Detection Limits of Blood Metabolites at Physiological Concentrations Using Benchtop NMR
LIV.INNO data science fellow Dr Alexander Hill, along with collaborators from ViBo Health, and the Universities of Liverpool and Leicester have recently published a paper sharing their work towards real-time, accessible metabolic tracking.
The paper, “Detection Limits of Blood Metabolites at Physiological Concentrations Using Benchtop ¹H NMR,” is now out in NMR in Biomedicine. The study forms part of a long-term collaboration between the QUASAR Group and ViBo Health, focusing on translating low-field magnetic resonance into practical healthcare tools.
Monitoring the metabolism of a person rapidly and non-invasively would enable the tracking of individual trends, opening up major opportunities for screening, disease monitoring, treatment evaluation, and understanding responses to lifestyle change.
ViBo Health is developing DigiScan™, a benchtop finger-scanning device based on low-field magnetic resonance spectroscopy. The key questions in the design process are: which blood metabolites are realistically observable at physiological concentrations, by which methods is signal maximised, and how differentiable are variations in concentration?

Simulation-based fitting enhances the accuracy and stability of metabolite quantification at low signal-to-noise ratio (Image credit: A.D. Hill, et al., NMR in Biomedicine 39(2), (2026), CC by 4.0)

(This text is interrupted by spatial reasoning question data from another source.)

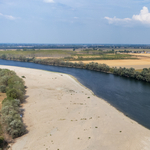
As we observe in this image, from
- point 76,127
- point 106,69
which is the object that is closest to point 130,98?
point 76,127

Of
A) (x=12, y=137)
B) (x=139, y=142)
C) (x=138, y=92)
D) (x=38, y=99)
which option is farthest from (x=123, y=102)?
(x=12, y=137)

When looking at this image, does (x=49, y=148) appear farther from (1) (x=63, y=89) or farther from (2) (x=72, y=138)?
(1) (x=63, y=89)

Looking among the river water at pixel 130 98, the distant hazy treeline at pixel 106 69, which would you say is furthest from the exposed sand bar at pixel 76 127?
the distant hazy treeline at pixel 106 69

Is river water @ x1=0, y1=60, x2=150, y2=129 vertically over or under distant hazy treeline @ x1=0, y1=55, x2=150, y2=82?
under

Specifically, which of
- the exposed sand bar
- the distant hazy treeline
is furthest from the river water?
the distant hazy treeline

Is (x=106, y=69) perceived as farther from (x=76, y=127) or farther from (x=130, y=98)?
(x=76, y=127)

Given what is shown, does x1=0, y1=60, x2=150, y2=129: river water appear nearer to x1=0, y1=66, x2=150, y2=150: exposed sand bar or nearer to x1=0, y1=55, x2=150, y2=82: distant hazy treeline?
x1=0, y1=66, x2=150, y2=150: exposed sand bar

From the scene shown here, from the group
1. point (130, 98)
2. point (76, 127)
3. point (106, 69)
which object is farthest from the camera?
point (106, 69)

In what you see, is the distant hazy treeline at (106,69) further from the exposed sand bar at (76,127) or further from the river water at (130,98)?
the exposed sand bar at (76,127)
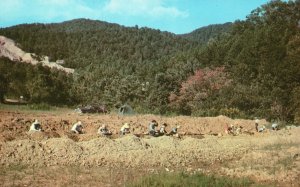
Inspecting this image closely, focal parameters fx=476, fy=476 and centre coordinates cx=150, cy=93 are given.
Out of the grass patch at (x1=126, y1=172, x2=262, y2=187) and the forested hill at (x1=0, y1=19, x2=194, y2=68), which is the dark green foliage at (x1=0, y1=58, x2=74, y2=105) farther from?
the forested hill at (x1=0, y1=19, x2=194, y2=68)

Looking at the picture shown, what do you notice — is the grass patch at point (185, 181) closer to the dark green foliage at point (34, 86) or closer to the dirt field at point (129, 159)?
the dirt field at point (129, 159)

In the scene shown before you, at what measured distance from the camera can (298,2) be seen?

The team have systematically evaluated a commercial benchtop spectrometer, operating at a field strength comparable to DigiScan, across key blood metabolites (glucose, lactate, and citrate) at concentrations from 0.05 to 10.0 mmol/L. By characterising the relationship between concentration, acquisition time, and signal-to-noise ratio across multiple pulse sequences, they established quantitative benchmarks for what is practically achievable.
In order to improve quantification reliability under the low signal to noise conditions inherent to rapid, low-field measurements, they worked with a collaborative computational project for NMR (nuclear magnetic resonance) to develop a simulation-based template-fitting approach, eliminating reliance on large experimental libraries.
Millimolar metabolites such as glucose and lactate are detectable within around 20 seconds, with concentration differences readily distinguishable. The simulations stabilised quantification even under challenging signal to noise ratio conditions. In contrast, sub-millimolar metabolites like citrate required much longer acquisition times, helping define realistic boundaries for practical applications.
In an important next step, early results from biofluids are also presented, where glucose and lactate are again readily detectable at low field.